Un’applicazione medica comune delle sorgenti artificiali di radiazioni è il tubo radiogeno, utilizzato nella radiodiagnostica per generare raggi X. In un tubo radiogeno, gli elettroni emessi dal catodo per effetto termoionico vengono prima accelerati attraverso un campo elettrico, tipicamente con tensioni comprese tra 40 e 140 kV, a seconda dell’uso previsto. Successivamente, questi elettroni vengono rapidamente frenati durante la collisione con un anodo composto da un metallo pesante.
Il catodo è solitamente realizzato con uno o due filamenti di tungsteno che vengono riscaldati per effetto Joule a temperature elevate, comprese tra 1500 e 2600 °C. L’anodo può essere costituito da tungsteno o molibdeno, con quest’ultimo utilizzato nei tubi destinati alla mammografia. L’anodo è progettato in modo da ottimizzare l’emissione di raggi X attraverso una finestra di uscita e massimizzare la dispersione del calore.
I raggi X sono emessi quando gli elettroni subiscono una rapida frenata sull’anodo. Lo spettro della radiazione emessa comprende una componente continua, nota come radiazione di frenamento, e una componente discreta o “a righe”, che è caratteristica del materiale dell’anodo.

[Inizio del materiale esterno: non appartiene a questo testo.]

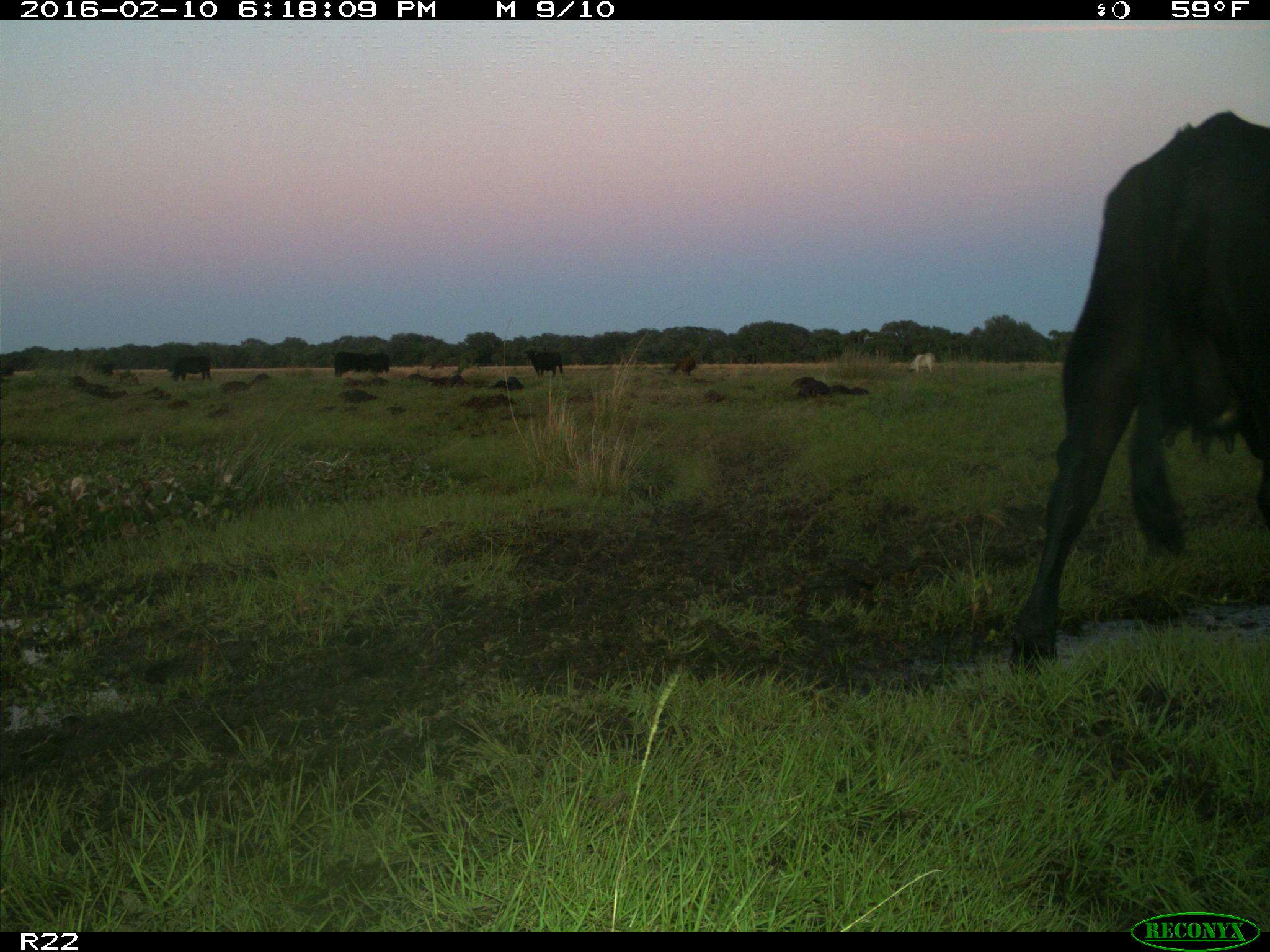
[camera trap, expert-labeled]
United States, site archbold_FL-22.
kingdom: Animalia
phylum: Chordata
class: Mammalia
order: Artiodactyla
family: Bovidae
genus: Bos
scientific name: Bos taurus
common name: domestic cow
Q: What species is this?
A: Bos taurus (domestic cow).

Nel caso di sorgenti utilizzate nella Tomografia Computerizzata (TC), i tubi radiogeni devono essere in grado di sopportare carichi di lavoro significativi. In tali situazioni, l’anodo viene fatto ruotare ad alta velocità per garantire che il fascio di elettroni non colpisca sempre la stessa area del metallo. Questa rotazione evita il surriscaldamento di una sola regione del disco e favorisce la dissipazione del calore.
Fonte: Fondamenti di medicina nucleare. Tecniche e applicazioni.